WAS ZU TUN IST: Schreib aus der Auflistung unten alles von der Zeile mit "Mixed Berry Ice" bis einschließlich der Zeile mit "THOUSAND MILE ×" Zeichen für Zeichen ab. Lass die Bilder dabei weg.

MATERIAL ZUR AUFGABE:
+-------+

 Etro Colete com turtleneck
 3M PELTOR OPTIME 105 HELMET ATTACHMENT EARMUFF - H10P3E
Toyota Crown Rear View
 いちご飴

+-------+

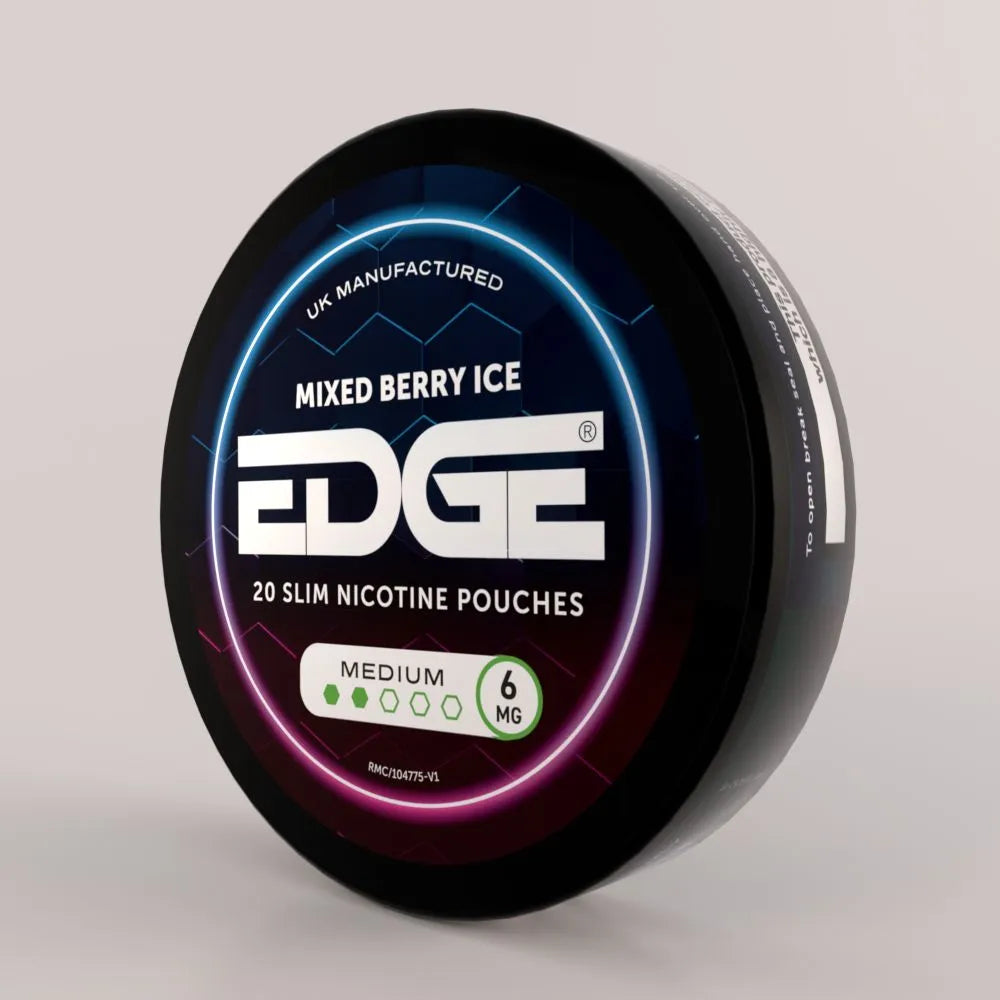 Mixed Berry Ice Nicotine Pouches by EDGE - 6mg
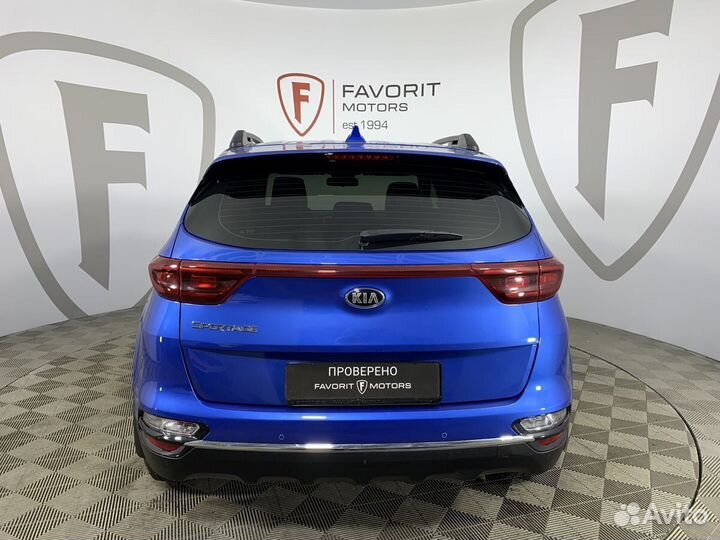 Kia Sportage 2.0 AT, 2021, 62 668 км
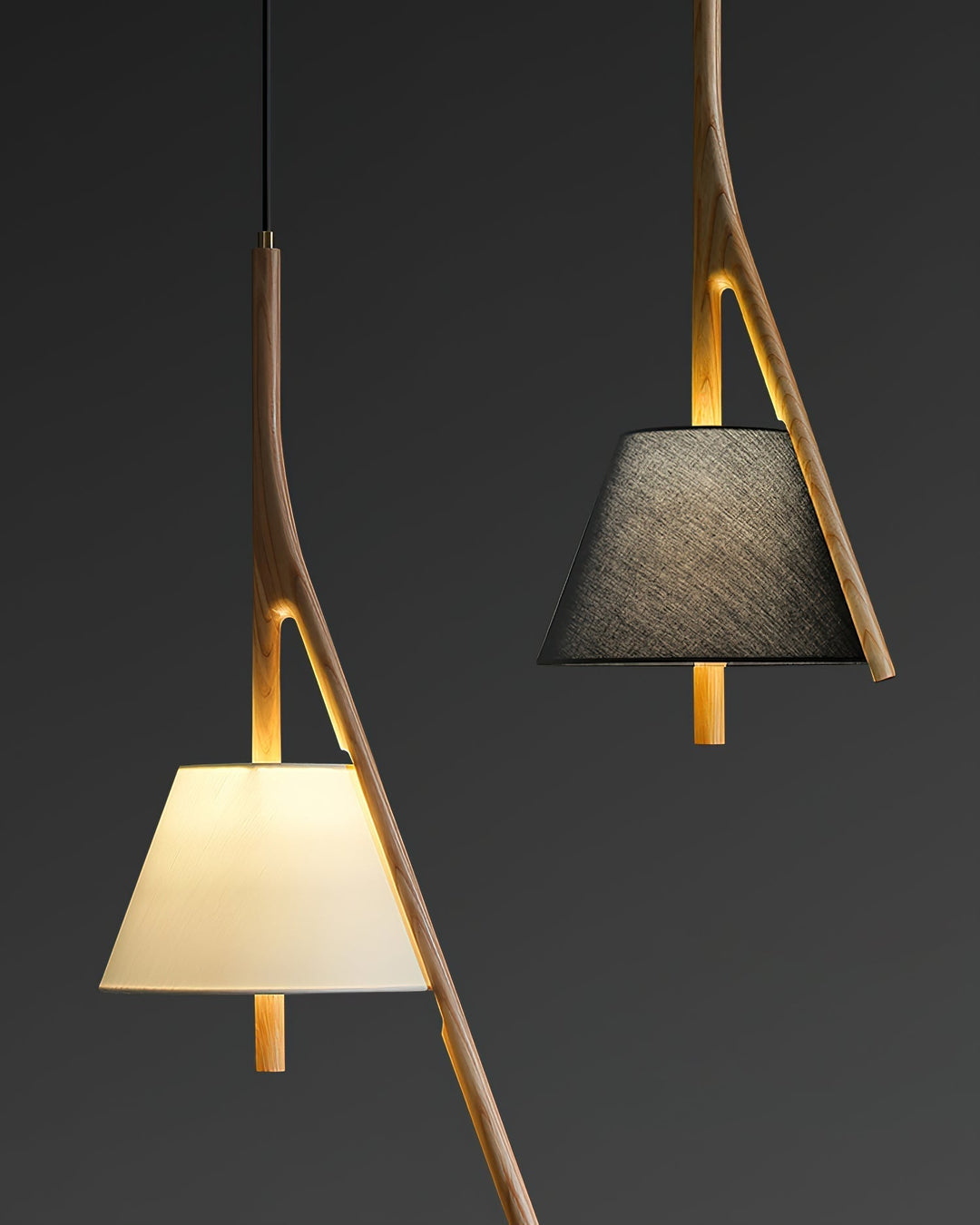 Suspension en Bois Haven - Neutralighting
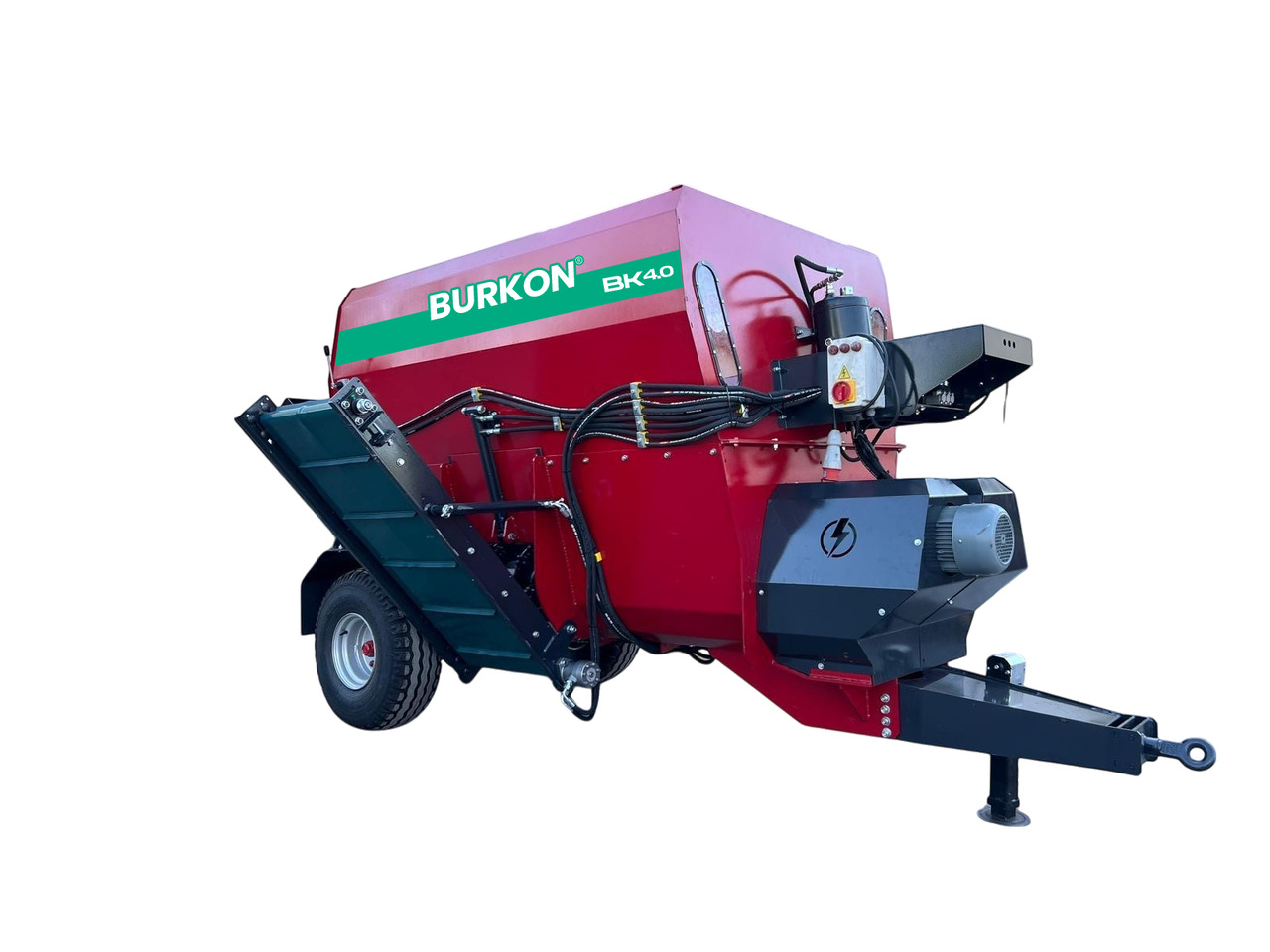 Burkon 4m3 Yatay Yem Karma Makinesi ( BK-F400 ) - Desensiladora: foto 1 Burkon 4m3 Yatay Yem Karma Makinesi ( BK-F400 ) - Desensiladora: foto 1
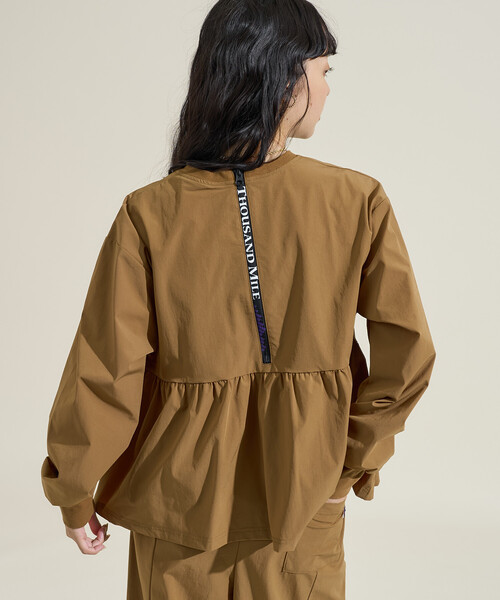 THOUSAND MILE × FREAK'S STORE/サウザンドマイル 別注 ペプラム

+-------+

ERLEDIGTE AUFGABE:
 Mixed Berry Ice Nicotine Pouches by EDGE - 6mg
 Kia Sportage 2.0 AT, 2021, 62 668 км
 Suspension en Bois Haven - Neutralighting
 Burkon 4m3 Yatay Yem Karma Makinesi ( BK-F400 ) - Desensiladora: foto 1 Burkon 4m3 Yatay Yem Karma Makinesi ( BK-F400 ) - Desensiladora: foto 1
 THOUSAND MILE × FREAK'S STORE/サウザンドマイル 別注 ペプラム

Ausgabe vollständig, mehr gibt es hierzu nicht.